From the entries that follow, pick out all lines holding "xlink".

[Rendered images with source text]
◇ ◇ ◇ ◇
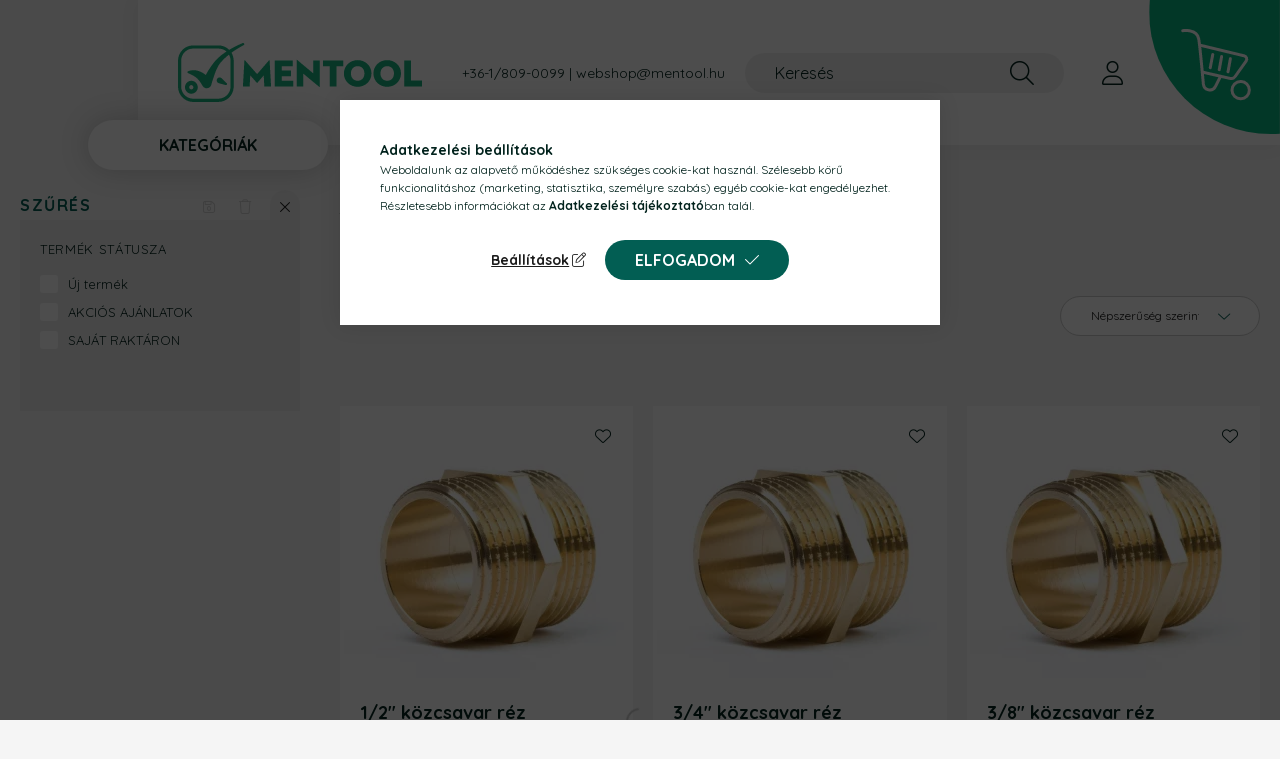

--- FILE ---
content_type: image/svg+xml
request_url: https://www.mentool.hu/!common_design/custom/mentool.unas.hu/image/cart_btn_bg.svg
body_size: 1507
content:
<?xml version="1.0" encoding="utf-8"?>
<!-- Generator: Adobe Illustrator 23.0.2, SVG Export Plug-In . SVG Version: 6.00 Build 0)  -->
<svg version="1.1" id="KOSÁR_IKON_copy" xmlns="http://www.w3.org/2000/svg" xmlns:xlink="http://www.w3.org/1999/xlink" x="0px"
	 y="0px" viewBox="0 0 131.1 134.4" style="enable-background:new 0 0 131.1 134.4;" xml:space="preserve">
<style type="text/css">
	.st0{clip-path:url(#SVGID_2_);fill:#08B780;}
	.st1{clip-path:url(#SVGID_2_);}
	.st2{fill:none;stroke:#FFFFFF;stroke-width:3;stroke-linecap:round;stroke-miterlimit:10;}
	.st3{fill:none;stroke:#FFFFFF;stroke-width:3;stroke-miterlimit:10;}
	.st4{fill:none;stroke:#FFFFFF;stroke-width:3;stroke-linecap:round;stroke-linejoin:round;stroke-miterlimit:10;}
</style>
<g>
	<defs>
		<rect id="SVGID_1_" width="131.1" height="134.4"/>
	</defs>
	<clipPath id="SVGID_2_">
		<use xlink:href="#SVGID_1_"  style="overflow:visible;"/>
	</clipPath>
	<circle class="st0" cx="121.9" cy="12.5" r="121.9"/>
	<g class="st1">
		<path class="st2" d="M33.7,30.8c0,0,14.1-2.3,16,8.2c1.3,7,3.7,34.8,4.7,45.4c0.3,2.8,2.3,5.1,5.1,5.7c2.8,0.6,5.7-0.8,7-3.4l5-10
			"/>
		<path class="st3" d="M50.6,45.2L95.3,56c2.3,0.5,3.3,3.2,2,5.2L86.2,76.8c-1.1,1.6-3,2.3-4.9,1.9l-27.9-6.4"/>
		<path class="st3" d="M100.5,90.4c0,4.8-3.9,8.7-8.7,8.7c-4.8,0-8.7-3.9-8.7-8.7c0-4.8,3.9-8.7,8.7-8.7
			C96.6,81.6,100.5,85.6,100.5,90.4z"/>
		<line class="st4" x1="63.8" y1="54.7" x2="61.3" y2="67.9"/>
		<line class="st4" x1="72.7" y1="56.7" x2="70.3" y2="69.9"/>
		<line class="st4" x1="81.5" y1="58.8" x2="79.1" y2="72"/>
	</g>
</g>
</svg>


--- FILE ---
content_type: image/svg+xml
request_url: https://www.mentool.hu/shop_ordered/23293/pic/logo.svg
body_size: 5658
content:
<?xml version="1.0" encoding="utf-8"?>
<!-- Generator: Adobe Illustrator 23.0.2, SVG Export Plug-In . SVG Version: 6.00 Build 0)  -->
<svg version="1.1" id="Layer_1" xmlns="http://www.w3.org/2000/svg" xmlns:xlink="http://www.w3.org/1999/xlink" x="0px" y="0px"
	 viewBox="0 0 978.8 233" style="enable-background:new 0 0 978.8 233;" xml:space="preserve">
<style type="text/css">
	.st0{fill:#19B580;}
</style>
<title>MENTOOL logo -</title>
<path class="st0" d="M223.4,172.1V70.4c0-1.1,0-2.1-0.1-3.2c-0.4-7-1.9-13.9-4.7-20.4v-0.1c-0.4-0.9-0.8-1.8-1.2-2.7
	c-0.3-0.6-0.5-1.1-0.8-1.6c-0.2-0.3-0.3-0.7-0.5-1v-0.1l0,0c-1.7-3.1-3.7-6.1-5.9-8.9l0,0l-0.3-0.3c-0.4-0.5-0.9-1.1-1.4-1.6
	l-0.7-0.8c-0.6-0.7-1.3-1.4-2-2.1c-0.1-0.1-0.1-0.2-0.2-0.2c-9.2-9.2-21.1-15.2-33.9-17.2l0,0c-2-0.3-4-0.5-6-0.6
	c-1,0-2-0.1-3.1-0.1H60.8c-8.1,0-16.2,1.6-23.7,4.8c-1.6,0.7-3.2,1.4-4.7,2.3l-0.6,0.3l0,0l0,0c-3.1,1.7-6.1,3.7-8.9,5.9l0,0
	c-0.1,0.1-0.2,0.2-0.3,0.3c-0.6,0.4-1.1,0.9-1.7,1.4c-0.3,0.2-0.6,0.5-0.8,0.7c-0.7,0.6-1.4,1.3-2.1,2c-0.1,0.1-0.2,0.2-0.3,0.3
	C6.4,38.8,0,54.2,0,70.4l0,0v101.7c0,1,0,2.1,0.1,3.1c0.3,6.9,1.9,13.6,4.5,20c0.1,0.2,0.1,0.4,0.2,0.6c0.4,0.9,0.8,1.8,1.2,2.7
	c9.7,20.1,29.5,33.3,51.8,34.4c1,0,2,0.1,3.1,0.1h101.7c32,0,58.6-24.8,60.7-56.8C223.4,174.8,223.4,173.5,223.4,172.1z
	 M162.6,220.3H60.8c-26.6,0-48.2-21.6-48.2-48.2V70.4c0-0.3,0-0.6,0-0.9c0-0.6,0-1.1,0-1.7c0-0.4,0.1-0.8,0.1-1.2s0.1-0.9,0.1-1.4
	s0.1-0.8,0.2-1.2s0.1-0.9,0.2-1.3s0.1-0.8,0.2-1.2s0.2-0.9,0.3-1.3s0.2-0.8,0.3-1.2s0.2-0.8,0.3-1.2l0.3-1.2
	c0.1-0.4,0.3-0.8,0.4-1.2s0.3-0.8,0.4-1.1s0.3-0.8,0.4-1.2s0.3-0.7,0.4-1.1c0.2-0.4,0.3-0.8,0.5-1.2s0.3-0.7,0.5-1l0.6-1.2l0.5-1
	l0.7-1.2c0.2-0.3,0.3-0.6,0.5-0.9s0.5-0.8,0.8-1.2s0.3-0.5,0.5-0.8c0.3-0.5,0.7-1,1-1.5c0.1-0.2,0.2-0.3,0.3-0.5
	c0.5-0.6,1-1.3,1.5-1.9l0.3-0.4c0.4-0.5,0.8-1,1.3-1.5l0.5-0.5c0.4-0.4,0.8-0.8,1.2-1.2l0.6-0.6c0.4-0.4,0.8-0.7,1.2-1.1
	c3.3-2.9,6.9-5.4,10.8-7.3c0.5-0.3,1.1-0.5,1.6-0.8l0.7-0.3c0.8-0.3,1.5-0.6,2.3-0.9h0.1c0.8-0.3,1.6-0.6,2.4-0.8l0.8-0.2
	c0.6-0.2,1.1-0.3,1.7-0.5l1-0.2c0.5-0.1,1.1-0.2,1.6-0.3l1-0.2c0.5-0.1,1.1-0.2,1.6-0.2l1-0.1c0.6-0.1,1.2-0.1,1.8-0.2
	c0.3,0,0.6-0.1,0.9-0.1c0.9,0,1.7-0.1,2.6-0.1h102c0.9,0,1.7,0,2.6,0.1l0.8,0.1c0.6,0,1.1,0.1,1.7,0.1l1,0.1c0.5,0.1,1,0.1,1.5,0.2
	c0.4,0,0.7,0.1,1.1,0.2l1.4,0.3c0.4,0.1,0.7,0.2,1.1,0.2l1.4,0.3l1.1,0.3l1.3,0.4l1,0.3c0.4,0.2,0.9,0.3,1.3,0.5l1,0.4
	c0.4,0.2,0.9,0.3,1.3,0.5l1,0.4l1.3,0.6l0.9,0.5l1.3,0.7l0.8,0.5c0.5,0.3,0.9,0.6,1.3,0.8l0.7,0.5c0.5,0.4,1.1,0.8,1.6,1.1
	c0.1,0.1,0.3,0.2,0.4,0.3c0.7,0.5,1.3,1,1.9,1.5l0.3,0.2c0.5,0.4,1,0.9,1.5,1.4l0.5,0.5c0.4,0.4,0.8,0.8,1.2,1.2
	c0.2,0.2,0.4,0.4,0.6,0.6c0.4,0.4,0.7,0.8,1.1,1.2c2.9,3.3,5.4,6.9,7.3,10.8c0.3,0.5,0.5,1,0.7,1.5c0.1,0.3,0.3,0.5,0.4,0.8
	c0.3,0.7,0.6,1.4,0.9,2.1l0.1,0.4c0.3,0.8,0.5,1.5,0.8,2.3c0.1,0.3,0.2,0.6,0.3,0.9c0.1,0.5,0.3,1.1,0.4,1.6
	c0.1,0.4,0.2,0.7,0.3,1.1s0.2,1,0.3,1.5s0.1,0.8,0.2,1.1s0.2,1,0.2,1.5s0.1,0.8,0.1,1.1c0.1,0.5,0.1,1.1,0.1,1.6
	c0,0.4,0.1,0.7,0.1,1.1c0,0.7,0.1,1.5,0.1,2.2c0,0.1,0,0.3,0,0.4v101.7c0,25.7-20.1,46.8-45.8,48.2
	C164.2,220.3,163.4,220.3,162.6,220.3z"/>
<path class="st0" d="M265.4,2.9c-1-2.4-3.7-3.6-6.1-2.6c-12.5,5.1-24.4,10.8-36.2,17c-2,1-3.9,2.1-5.8,3.1c-4.2,2.3-8.3,4.6-12.4,7
	c0.4,0.4,0.8,0.8,1.2,1.2c-0.4-0.4-0.8-0.8-1.2-1.2c-5.6,3.3-11.1,6.7-16.5,10.3c-11.5,7.5-22.2,16.1-32.1,25.7
	c-2.5,2.5-4.9,5.1-7.3,7.8s-4.6,5.6-6.7,8.3c-4.3,5.5-8.4,11-12.3,16.7c-6.9,9.8-13.1,20.1-18.7,30.7c-1.8-1.7-3.8-3.3-5.8-4.8
	c-6.5-4.6-13.6-8.2-21.1-10.8c-7.3-2.7-15-4-22.8-3.9c-7.5,0.3-14.8,1.4-21.8,4.7c-0.8,0.4-1.5,1-1.8,1.8c-0.9,1.9,0,4.1,1.8,4.9
	c0,0,0,0,0,0l0.4,0.2c12.3,5.6,23.4,10.6,31.8,16.9c4.2,3.3,8.1,7,11.5,11.1c3.2,3.9,6.2,8,8.9,12.3c1.4,2.3,2.7,4.5,4.5,7.5
	l1.6,2.6l0.2,0.4c0.1,0.2-0.1-0.1,0.9,1.3c6.3,8.6,18.4,10.4,27,4.1c3.1-2.3,5.4-5.4,6.7-9c0.2-0.5,0.4-1.3,0.5-1.7v-0.1l0.1-0.2
	l0.1-0.5l0.5-2c1.6-5.5,3.4-11.5,5.3-17.4c3.9-11.9,7.8-23.9,12.8-35.5c2.4-5.8,5.2-11.4,8.3-16.9c1.4-2.7,3-5.2,4.8-7.7
	c1.7-2.4,3.6-4.8,5.5-7.2c8.2-9.6,17.2-18.3,27-26.2c5-4.1,10.2-8.1,15.5-11.9c3.8-2.7,7.6-5.3,11.4-7.9
	c12.2-8.1,24.9-15.6,37.9-22.4l0.1-0.1C265.4,7.8,266.4,5.2,265.4,2.9z"/>
<path class="st0" d="M174.6,139.3c-1.4-1.3-3.1-2.3-5-2.8c-6.2-1.5-12.5,2.3-14,8.6c-1.4,6,2.1,12.1,8,13.9l27.5,7.4
	c2.3,0.6,4.8-0.7,5.4-3.1c0.4-1.6,0-3.2-1.2-4.4L174.6,139.3z"/>
<path class="st0" d="M51.2,149.6c-14,1.2-24.4,13.6-23.2,27.7c1.2,13.1,12.1,23.2,25.2,23.3c0.7,0,1.4,0,2.2-0.1
	c14.1-1,24.7-13.1,23.7-27.2S66,148.5,52,149.5C51.7,149.5,51.5,149.5,51.2,149.6L51.2,149.6z M59.9,180.6c-3.1,3.6-8.5,4-12.1,1
	c-3.6-3.1-4-8.5-1-12.1c1.5-1.7,3.5-2.8,5.8-3h0.7c4.7,0.1,8.5,3.9,8.5,8.7C61.8,177.1,61.2,179,59.9,180.6L59.9,180.6z"/>
<path class="st0" d="M266.5,67.8c0.1-1.1,0.8-0.9,1.4-0.1l49.4,55.4l48.6-55.4c0.6-0.8,1.2-0.9,1.4,0.1l6.1,104.1h-27.1l-2.4-43.9
	L318,157.8c-0.3,0.4-0.8,0.5-1.2,0.2c-0.1-0.1-0.1-0.1-0.2-0.2l-26.8-30l-2.4,44.1h-27L266.5,67.8z"/>
<path class="st0" d="M388.4,68.9h72.3v23.2H416v17h37.3v22H416v17.7h46.8V172h-74.4V68.9z"/>
<path class="st0" d="M502.1,120.6v51.3h-25.9V67.5c0-0.9,0.5-1.7,2.1-0.3l64.7,53.3V68.9h25.9v104.5c0,1.2-0.5,1.7-2.1,0.3
	L502.1,120.6z"/>
<path class="st0" d="M608.6,92.1h-27.3V68.9h82.1v23.2h-27.3v79.8h-27.5V92.1z"/>
<path class="st0" d="M665.5,120.4c0-31.1,25.6-52.7,55.3-52.7s55.3,21.7,55.3,52.7s-25.6,52.9-55.3,52.9S665.5,151.5,665.5,120.4z
	 M747.9,120.4c0-16.2-9.8-28.8-27.1-28.8s-27.1,12.6-27.1,28.8s9.8,28.9,27.1,28.9S747.9,136.6,747.9,120.4L747.9,120.4z"/>
<path class="st0" d="M784,120.4c0-31.1,25.6-52.7,55.3-52.7s55.3,21.7,55.3,52.7s-25.6,52.9-55.3,52.9S784,151.5,784,120.4z
	 M866.4,120.4c0-16.2-9.8-28.8-27.1-28.8s-27.1,12.6-27.1,28.8s9.8,28.9,27.1,28.9S866.4,136.6,866.4,120.4L866.4,120.4z"/>
<path class="st0" d="M907.4,68.9H935v79.8h43.8v23.2h-71.4V68.9z"/>
</svg>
◇ ◇ ◇ ◇
_Exercise solution_
<svg version="1.1" id="KOSÁR_IKON_copy" xmlns="http://www.w3.org/2000/svg" xmlns:xlink="http://www.w3.org/1999/xlink" x="0px"
		<use xlink:href="#SVGID_1_"  style="overflow:visible;"/>
<svg version="1.1" id="Layer_1" xmlns="http://www.w3.org/2000/svg" xmlns:xlink="http://www.w3.org/1999/xlink" x="0px" y="0px"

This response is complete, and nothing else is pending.